» **To do**:
Could you reproduce the block diagonalization text below word for word, starting with "with a block" and going on through "similarly for U2."?

» **Text segment**:
-- Begin --

Abstract Linear Algebra 40 | Block Diagonalization

TL;DR

If V = U1 ⊕ U2 and both U1 and U2 are invariant under L, then L is representable by a block diagonal matrix in a suitable basis.

Briefing Cornell Notes

Briefing

A linear map that respects a direct-sum decomposition of the space can always be represented by a block diagonal matrix—no mixing between the two parts. Concretely, if a finite-dimensional vector space V splits as V = U1 ⊕ U2 and both subspaces are invariant under a linear map L (meaning L(U1) ⊆ U1 and L(U2) ⊆ U2), then there exists a basis of V in which the matrix of L has the form

[ A 0 ] [ 0 B ]

with a block size determined by dim(U1) and dim(U2). The off-diagonal blocks are forced to be zero precisely because vectors starting in U1 never leave U1 under L, and similarly for U2.

The proof strategy is constructive: choose a basis for U1 and a basis for U2, then combine them into a basis B for V using the direct-sum property. With respect to this basis, the invariance conditions translate into strong restrictions on how L acts on basis vectors. When the basis isomorphism identifies the chosen basis with standard coordinate vectors in F^n, applying L to vectors corresponding to U1 lands entirely within the coordinates associated to U1, producing zeros in the coordinates tied to U2; the same reasoning applies in the other direction. That coordinate separation is exactly what yields the block diagonal structure, and the block dimensions follow automatically: the first square block is dim(U1) × dim(U1), and the second is dim(U2) × dim(U2).

-- End --

» **Record excerpts**:
-- Begin --

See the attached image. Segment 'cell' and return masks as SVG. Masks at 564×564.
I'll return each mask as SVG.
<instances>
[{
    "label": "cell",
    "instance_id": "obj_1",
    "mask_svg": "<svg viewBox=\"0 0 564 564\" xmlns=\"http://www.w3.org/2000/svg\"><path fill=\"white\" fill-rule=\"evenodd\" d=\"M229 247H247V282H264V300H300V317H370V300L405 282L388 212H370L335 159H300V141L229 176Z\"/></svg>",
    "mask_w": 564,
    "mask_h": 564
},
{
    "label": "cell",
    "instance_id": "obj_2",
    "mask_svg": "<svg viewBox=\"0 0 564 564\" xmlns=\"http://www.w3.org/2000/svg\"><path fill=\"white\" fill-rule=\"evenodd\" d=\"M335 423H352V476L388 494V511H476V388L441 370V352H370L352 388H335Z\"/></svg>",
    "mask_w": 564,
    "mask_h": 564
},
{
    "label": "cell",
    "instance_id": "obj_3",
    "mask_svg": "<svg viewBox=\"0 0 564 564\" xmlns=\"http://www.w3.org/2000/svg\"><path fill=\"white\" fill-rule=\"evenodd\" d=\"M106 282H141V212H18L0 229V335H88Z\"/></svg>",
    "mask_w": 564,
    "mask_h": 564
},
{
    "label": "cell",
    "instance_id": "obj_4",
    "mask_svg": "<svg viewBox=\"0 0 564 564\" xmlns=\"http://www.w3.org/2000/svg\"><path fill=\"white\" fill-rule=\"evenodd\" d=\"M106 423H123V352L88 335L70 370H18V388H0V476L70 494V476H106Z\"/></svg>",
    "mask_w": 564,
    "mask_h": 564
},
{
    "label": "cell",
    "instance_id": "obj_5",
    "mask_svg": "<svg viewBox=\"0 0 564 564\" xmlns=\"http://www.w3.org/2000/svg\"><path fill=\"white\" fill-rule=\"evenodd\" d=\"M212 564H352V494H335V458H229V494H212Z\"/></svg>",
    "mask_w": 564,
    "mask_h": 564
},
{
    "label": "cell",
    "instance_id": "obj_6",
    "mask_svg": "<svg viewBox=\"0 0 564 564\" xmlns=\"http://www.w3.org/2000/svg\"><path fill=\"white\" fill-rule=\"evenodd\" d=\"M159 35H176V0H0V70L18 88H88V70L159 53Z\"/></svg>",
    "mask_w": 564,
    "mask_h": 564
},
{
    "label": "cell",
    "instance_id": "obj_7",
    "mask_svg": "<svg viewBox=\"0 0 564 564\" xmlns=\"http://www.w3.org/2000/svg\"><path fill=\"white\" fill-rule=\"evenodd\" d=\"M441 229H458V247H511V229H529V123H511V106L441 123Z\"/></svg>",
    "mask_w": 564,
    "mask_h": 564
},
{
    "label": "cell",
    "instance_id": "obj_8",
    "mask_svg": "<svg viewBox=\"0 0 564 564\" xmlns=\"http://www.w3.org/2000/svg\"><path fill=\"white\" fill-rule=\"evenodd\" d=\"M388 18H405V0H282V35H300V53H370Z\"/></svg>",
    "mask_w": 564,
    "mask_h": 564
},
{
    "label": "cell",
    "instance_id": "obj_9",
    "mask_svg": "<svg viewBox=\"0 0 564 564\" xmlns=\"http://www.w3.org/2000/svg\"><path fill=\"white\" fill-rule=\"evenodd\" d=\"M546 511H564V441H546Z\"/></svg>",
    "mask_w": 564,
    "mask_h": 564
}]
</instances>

-- End --

» **Problem solution**:
with a block size determined by dim(U1) and dim(U2). The off-diagonal blocks are forced to be zero precisely because vectors starting in U1 never leave U1 under L, and similarly for U2.